How To Resolve Conflicts In Kindergarten

Table of contents:

How To Resolve Conflicts In Kindergarten
How To Resolve Conflicts In Kindergarten

Video: How To Resolve Conflicts In Kindergarten

Video: How To Resolve Conflicts In Kindergarten
Video: Helping Kids Resolve Conflicts 2024, May
Anonim

The children's team is not only games and joint activities. Unfortunately, conflicts there, too, can not be avoided. Moreover, both between children and between adults. The task of parents is to get around all sharp corners without injuring the child's psyche.

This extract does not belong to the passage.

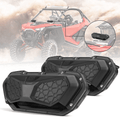 UTV Windshield Vent Kit Polycarbonate Windshield by Kemimoto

How to resolve conflicts in kindergarten
How to resolve conflicts in kindergarten

Instructions

Step 1

The most difficult conflict is a misunderstanding between parents and caregiver. It is for this reason that one should choose not a kindergarten, but an educator. After all, your baby will spend several hours with him every day and it is very important that contact is established between them.

Step 2

Be polite and friendly with the kindergarten staff. Do not think of them as service personnel who have to fulfill your child's whims. Teach your child to respect the caregivers and nanny. Never discuss their actions in a negative way in front of a child. In any controversial situation, listen to all parties. Bring in witnesses to the conflict. See a staff psychologist.

Step 3

There are things that a caregiver is not allowed to do. He cannot yell at the child (just yell, and not just raise his voice). Beat! This is generally prohibited. You cannot punish a child by locking him up alone, depriving him of food or sleep. Force-feed (if you haven't discussed it). If such cases, even isolated ones, were, immediately go to the head of the kindergarten and write a statement. In no case should such conflicts be hushed up. If such "educational" measures by the staff continue, you have the right to write an application to the Department of Education of your city. And a special commission will deal with this situation.

Step 4

But there is an even more difficult situation - a conflict with other parents. Most often it arises from quarrels and fights between children. Remember the main rule - no showdown with someone else's child. You have the right to communicate only with the provider and his / her parents about this matter. And the other side also has no right to comment on your child. First, sort out what happened with the teacher. Listen to your child's version (if age allows). And only after that, communicate correctly with the parents of the other participant in the conflict.

Step 5

In a situation where one child terrorizes the whole group, it is better to unite with other parents and bring this issue up at a general meeting. If the situation occurs in a private kindergarten, such conflicts are perfectly resolved with the leadership. After all, it is easier and more profitable to remove one child from the group than to lose 10-15 children.

Step 6

But in ordinary gardens, they do not want to wash dirty linen in public. And if the child is really aggressive, beats, bites other children, parents may be asked to pick up the child from the garden, threatening the guardianship authorities. Yes, these are the current realities that employees of child care facilities must report all significant violations against children to the supervisory authorities.